Cro-Mags, the insanely influential NYHC band with the soap opera level of history behind it. I knew the stories from early on, but it would take until the mid 90's before I got my first taste of their music in the form of "Best Wishes", and it blew me away. Album opener "Death Camps" alone sounded as if it could level a skyscraper, and I got into them big time. "Age of Quarrel", "Alpha Omega" and "Near Death Experience" would follow soon after, and when I heard a new album was in the pipes with Harley and Parris teaming up, I was stoked.
At the time, I was pretty disappointed by it. Not because the music was that bad, but the fact that all five songs of the White Devil EP (that I already owned) were on here in barely different versions left me with only seven actually new cuts. It gave this album a bit of a bitter aftertaste that kept hanging around for a long, long time, until I dug it up again recently and had to conclude that this is actually a solid offering of metallic hardcore.
Musically speaking, it is classic Cro-Mags for the biggest part. The powerful uptempo music, blazing guitar leads and characteristic vocals of Harley all could have been on their early classics with ease. The band combines punked-up thrash with solid New York hardcore, and pours this concoction in short, solid bursts of energy, with a level of musicianship and writing skills that a lot of other bands can only dream of. The furious anger and discontent that emante from the lyrics and execution of the music is almost tangible, and you can hear that Cro-Mags are out for blood here. Just listen to tracks like "Tore Up" and "Premeditated", and you will hear a band that is genuinely pissed-off and ready to lay down vengeance on all who wronged them. You can hear that this is no act, someone is about to get hurt. Or so it sounds anyway.

### Problems to work on
1 - In the Cro-Mags review, which album gave the writer a first taste of the band's music?
2 - In the Cro-Mags review, take the part that opens with the words containing "Musically speaking, it" and closes with "it sounds anyway.", and write it out again with "searing" substituted for "blazing".
3 - Please pick up the Cro-Mags review where it stops and carry it on.

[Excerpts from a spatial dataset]
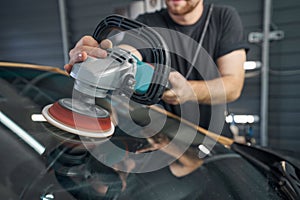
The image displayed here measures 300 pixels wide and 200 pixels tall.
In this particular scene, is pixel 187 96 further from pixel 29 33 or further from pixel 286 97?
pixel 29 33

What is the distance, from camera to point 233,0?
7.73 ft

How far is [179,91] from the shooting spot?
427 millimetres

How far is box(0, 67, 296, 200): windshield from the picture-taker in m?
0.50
...
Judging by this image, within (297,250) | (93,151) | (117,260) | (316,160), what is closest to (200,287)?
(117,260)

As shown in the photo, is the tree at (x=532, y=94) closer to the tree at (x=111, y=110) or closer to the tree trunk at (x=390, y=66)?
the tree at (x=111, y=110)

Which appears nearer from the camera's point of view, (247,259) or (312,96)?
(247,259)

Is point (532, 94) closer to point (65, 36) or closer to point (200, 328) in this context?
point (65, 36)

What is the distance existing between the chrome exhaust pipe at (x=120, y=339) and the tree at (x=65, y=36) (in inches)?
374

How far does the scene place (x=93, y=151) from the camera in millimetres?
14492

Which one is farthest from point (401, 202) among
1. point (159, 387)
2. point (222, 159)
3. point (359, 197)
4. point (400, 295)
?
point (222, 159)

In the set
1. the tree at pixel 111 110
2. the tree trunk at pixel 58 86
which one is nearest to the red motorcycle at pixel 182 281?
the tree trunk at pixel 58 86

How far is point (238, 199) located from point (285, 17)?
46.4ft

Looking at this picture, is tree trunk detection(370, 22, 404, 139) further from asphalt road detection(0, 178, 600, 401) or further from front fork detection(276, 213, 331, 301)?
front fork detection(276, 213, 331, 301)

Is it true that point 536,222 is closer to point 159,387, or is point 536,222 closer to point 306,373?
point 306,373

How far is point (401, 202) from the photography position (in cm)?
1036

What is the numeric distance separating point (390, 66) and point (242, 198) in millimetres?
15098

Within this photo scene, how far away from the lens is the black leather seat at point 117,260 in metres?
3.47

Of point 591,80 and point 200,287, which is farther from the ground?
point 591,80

### Responses to the tasks
1 - "Best Wishes"

2 -
Musically speaking, it is classic Cro-Mags for the biggest part. The powerful uptempo music, searing guitar leads and characteristic vocals of Harley all could have been on their early classics with ease. The band combines punked-up thrash with solid New York hardcore, and pours this concoction in short, solid bursts of energy, with a level of musicianship and writing skills that a lot of other bands can only dream of. The furious anger and discontent that emante from the lyrics and execution of the music is almost tangible, and you can hear that Cro-Mags are out for blood here. Just listen to tracks like "Tore Up" and "Premeditated", and you will hear a band that is genuinely pissed-off and ready to lay down vengeance on all who wronged them. You can hear that this is no act, someone is about to get hurt. Or so it sounds anyway.

3 -
Not all of the songs sound this vicious, however. In tracks like "My Life" and "Jones", Cro-Mags pull the West Coast punkrock card way too obvious for my taste. Some rare exceptions aside, that style of music never tingled my Jimmy at all. To me, that stuff in general always had a beachblanket feel to it, and it takes the 'oomph' out of the music big time when these tracks come by. Between the pulsating aggression of the more hardcore stuff, these tracks sound way too chipper for my taste.
After the dubious business move of recycling the White Devil tracks and the uneven balance between the heavier songs and the oddly melodic stuff, there is one last thing that drove the undies right up my crack, and that is the tribal drumming part at the end of the album. Now, I know that stuff was the shit throughout a big part of the 90's: Sepultura scored big with it, and others like Overdose, Soulfly and Laberinto got on the wagon with gusto too, but I never really cared for it. Allow me to explain: in Belgium we have this festival with its focus on world music, and in my late teens/early twenties I did security there for a few years, so just believe me when I say I have heard enough of that stuff to last me a lifetime.
But do I consider this a bad album? Hell no! It has recently grown on me considerably, actually. The White Devil stuff was for most part the same guys who recorded this album, so in a way it makes sense. Kinda. It is still a cheap move, but it is what it is, right? The punk stuff does somewhat make sense in the big picture too, with the heavy material being more than solid enough to keep it all convincing throughout. The great production job helps too, of course. And the tribal part at the end, you ask? That's why the skip button exists, simple as that.
"Revenge" may not be of the legendary status of their first couple of albums, but an embarassment this isn't either, no way. Perhaps a bit flaky in places, but I've heard way worse from the infamous New York hardcore scene, that's for sure.